(Text shown Opens)

Self Care and Motherhood

 


Self care as a mother is very important. It equips you to deal with the daily stresses and conflicts with calm collectedness. Long relaxing baths are a great way to care for yourself.
So I set out to take a bath yesterday, my baby has been sick this week and the lack of sleep and frustration made me prone to a little pick me up.
I was aiming for this! (Source: o5com)
I ran the bath and went to use the loo. Baby waddled in with the dog. Turned the tap handle to cold, pushed the lever to put the water through the showerhead and 'washed' the dog with it, flooding the bathroom.
I got up from the toilet. Put the water back on the tap. Got undressed while trying to make sure the baby didn't slip on the slippery tiles.

I got into the bath - darn I forgot that the baby had turned the cold on! So I'm now sitting in cold water. I turn the hot and slide to the back to let the cold and hot mix.

The dog drinks from the water. I shoo her away.

Water has now reached a decent temperature and the bath is full. I can now relax.
I slide down to lie in the water.

Baby takes off his shirt and 'washes' it in the bath. We play with the sirt, washing it near my feet, then behind my back and so on. Then the baby takes the shirt and waddles over to the toilet with it. "No honey!" He gives me a big smile and dunks it in the toilet.
I forgot to flush as I had rushed to keep the bathroom from flooding.

"Leave it there!" He opens the toilet. "I'll get it out for you honey, that's yucky!" He looks into the toilet. "It's ok hun, I'll get it out". He closes the toilet again and waddles off.

(Text shown Closes)
(Data extracts Opens)

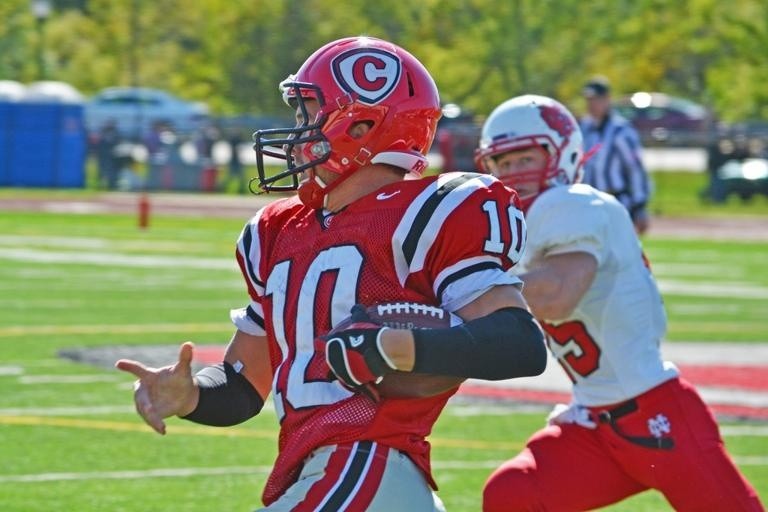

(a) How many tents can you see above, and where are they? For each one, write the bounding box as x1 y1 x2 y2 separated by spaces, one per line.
0 81 85 186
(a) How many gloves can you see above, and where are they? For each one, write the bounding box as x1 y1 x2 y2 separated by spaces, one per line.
313 304 398 403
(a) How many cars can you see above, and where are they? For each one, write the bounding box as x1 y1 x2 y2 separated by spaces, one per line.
615 92 768 202
82 88 208 145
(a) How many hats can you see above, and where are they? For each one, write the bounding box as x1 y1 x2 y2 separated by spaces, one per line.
582 77 611 97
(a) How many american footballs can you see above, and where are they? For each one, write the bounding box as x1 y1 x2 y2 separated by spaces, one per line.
329 302 471 398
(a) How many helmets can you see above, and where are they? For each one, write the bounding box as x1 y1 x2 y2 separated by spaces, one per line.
282 35 444 210
479 94 585 186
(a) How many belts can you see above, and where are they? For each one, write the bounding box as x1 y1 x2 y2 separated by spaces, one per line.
578 398 639 426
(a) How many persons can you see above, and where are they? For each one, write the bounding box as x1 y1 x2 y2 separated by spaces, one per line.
115 36 547 512
97 117 246 193
475 94 768 512
578 78 652 233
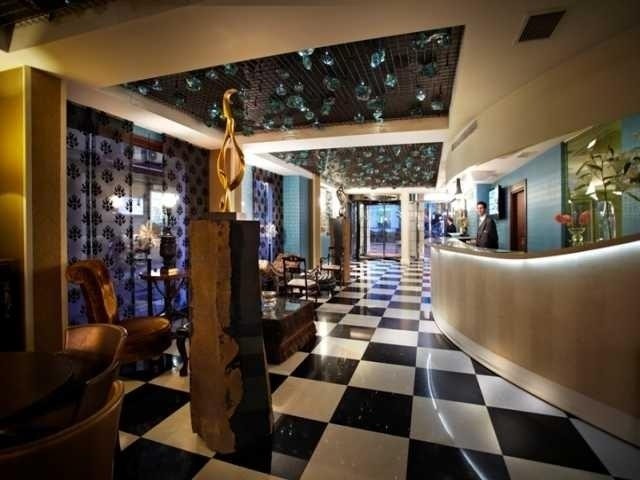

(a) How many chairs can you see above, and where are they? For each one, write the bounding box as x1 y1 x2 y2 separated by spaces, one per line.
281 253 321 303
175 319 193 376
322 246 345 290
1 381 126 480
33 324 129 424
64 259 173 382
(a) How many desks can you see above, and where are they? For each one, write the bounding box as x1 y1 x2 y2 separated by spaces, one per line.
317 277 337 302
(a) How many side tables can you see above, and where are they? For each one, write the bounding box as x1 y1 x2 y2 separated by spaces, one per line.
138 267 187 339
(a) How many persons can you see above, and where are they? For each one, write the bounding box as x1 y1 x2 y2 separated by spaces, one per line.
475 201 499 250
266 259 275 271
279 257 287 272
446 217 456 237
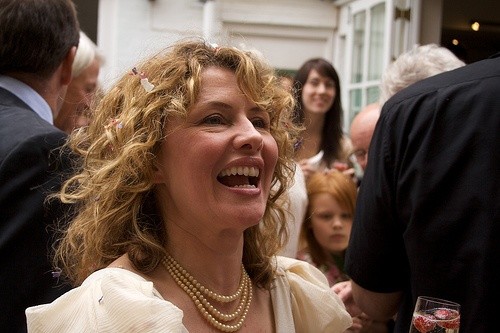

(Data extracts Closes)

Prompt 1 ▸
Put this sentence from the bath story into Spanish: "I slide down to lie in the water."
Prompt 2 ▸
In the bath story, what does the baby dunk in the toilet?
Prompt 3 ▸
Copy out the bath story from "Self care as" down to "this! (Source: o5com)", renaming "baths" as "walks".
Answer from the bath story only.

Task response 1 ▸
Me deslizo hacia abajo para recostarme en el agua.

Task response 2 ▸
His shirt.

Task response 3 ▸
Self care as a mother is very important. It equips you to deal with the daily stresses and conflicts with calm collectedness. Long relaxing walks are a great way to care for yourself.
So I set out to take a bath yesterday, my baby has been sick this week and the lack of sleep and frustration made me prone to a little pick me up.
I was aiming for this! (Source: o5com)